Conformément à la loi signée par le Congrès, ByteDance n’a pas cédé ses actifs américains à un acheteur américain dans les délais impartis. TikTok a été retiré de l’App Store d’Apple et du Google Play Store en septembre 2025. Cependant, les utilisateurs ayant déjà l’application installée ont pu continuer à l’utiliser pendant plusieurs semaines via des mises à jour informelles. Et l’utilisation de VPN pour accéder à TikTok depuis les États-Unis a explosé — on estime que 40 % des ex-utilisateurs TikTok ont eu recours à cette méthode à un moment ou un autre.

Les bénéficiaires de l’exode

Instagram Reels et YouTube Shorts ont été les grands gagnants immédiats. Meta a enregistré une augmentation de 23 % du temps passé sur Reels aux États-Unis dans les trois mois suivant le ban. Mais la vraie surprise vient de RedNote (Xiaohongshu), l’application chinoise qui a paradoxalement bénéficié d’un afflux massif d’Américains frustrés par le ban — une ironie historique que les partisans du ban n’avaient pas anticipée. BeReal et d’autres alternatives ont également profité de la recomposition du paysage.

L’impact sur les créateurs et l’économie du contenu

Des milliers de créateurs américains avaient bâti leur activité professionnelle sur TikTok. Beaucoup ont réussi leur migration vers d’autres plateformes, emportant leur audience. Mais les plus petits créateurs, sans la notoriété nécessaire pour migrer leur communauté, ont vu leurs revenus s’effondrer. Les estimations de pertes pour l’économie des créateurs américains varient entre 1,3 et 2,8 milliards de dollars sur l’année écoulée.

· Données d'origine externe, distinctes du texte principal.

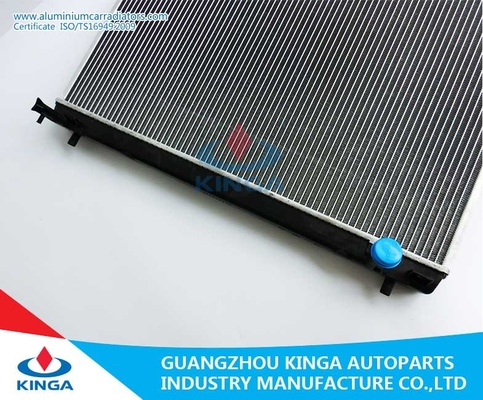 Mitsubishi Radiator Aluminum Core Plastic Tank MITSUBISHI PAJERO V80'06-MT supplier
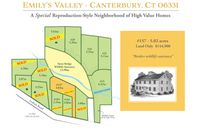 Farm Property for sale in Windham County, Connecticut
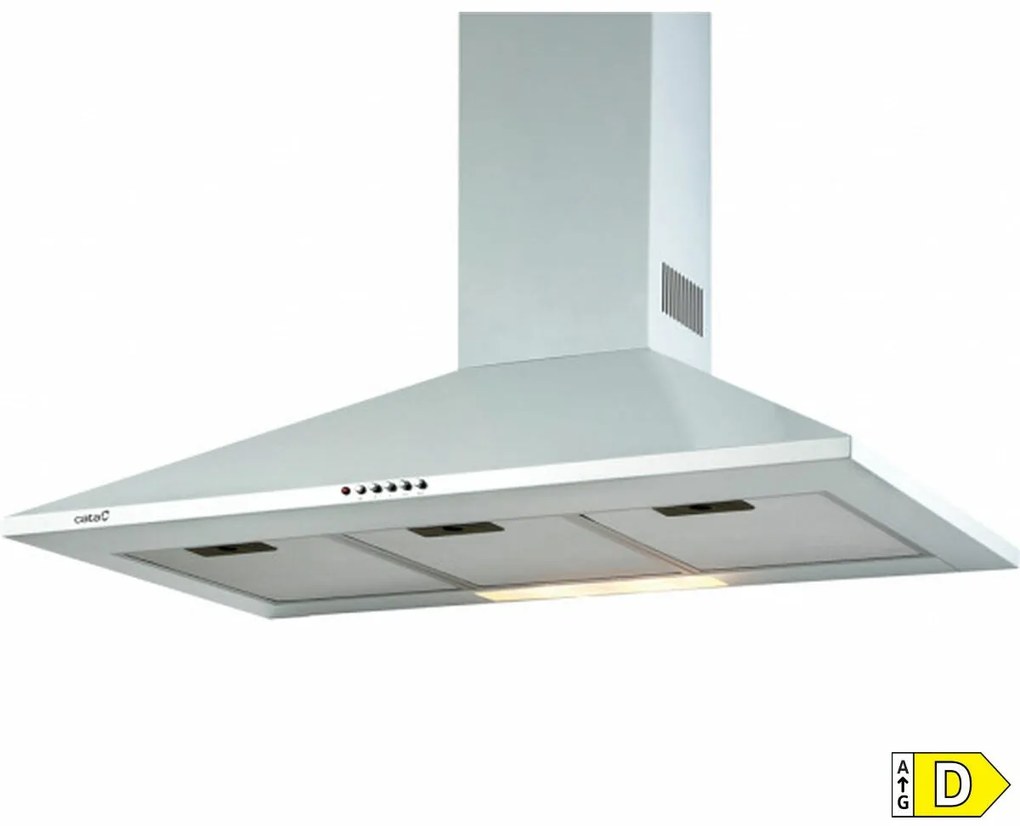 Cappa Classica Cata OMEGA WH 700 Bianco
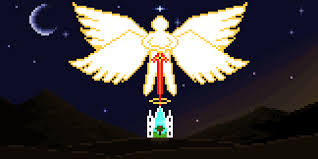 Matter of fact this is a reason why i removed it (also the fact that 001 proposal's are usually hard to make except for maybe when day breaks and the prototype). Scp 001 The Gate Guardian Pixel Art Remade Scp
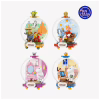 Конструктор Pantasy Moomin - Мумі-тролі Відпочинок (87207) - Image 2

La saga juridique continue

ByteDance a multiplié les recours judiciaires, arguant que le ban viole le Premier Amendement sur la liberté d’expression. Plusieurs juges ont émis des avis divergents. La Cour Suprême doit se prononcer sur le fond d’ici juin 2026 — une décision qui pourrait remettre en cause l’ensemble de la loi ou en valider définitivement les termes. Pendant ce temps, TikTok Global, la structure internationale de ByteDance, continue d’opérer normalement partout ailleurs dans le monde.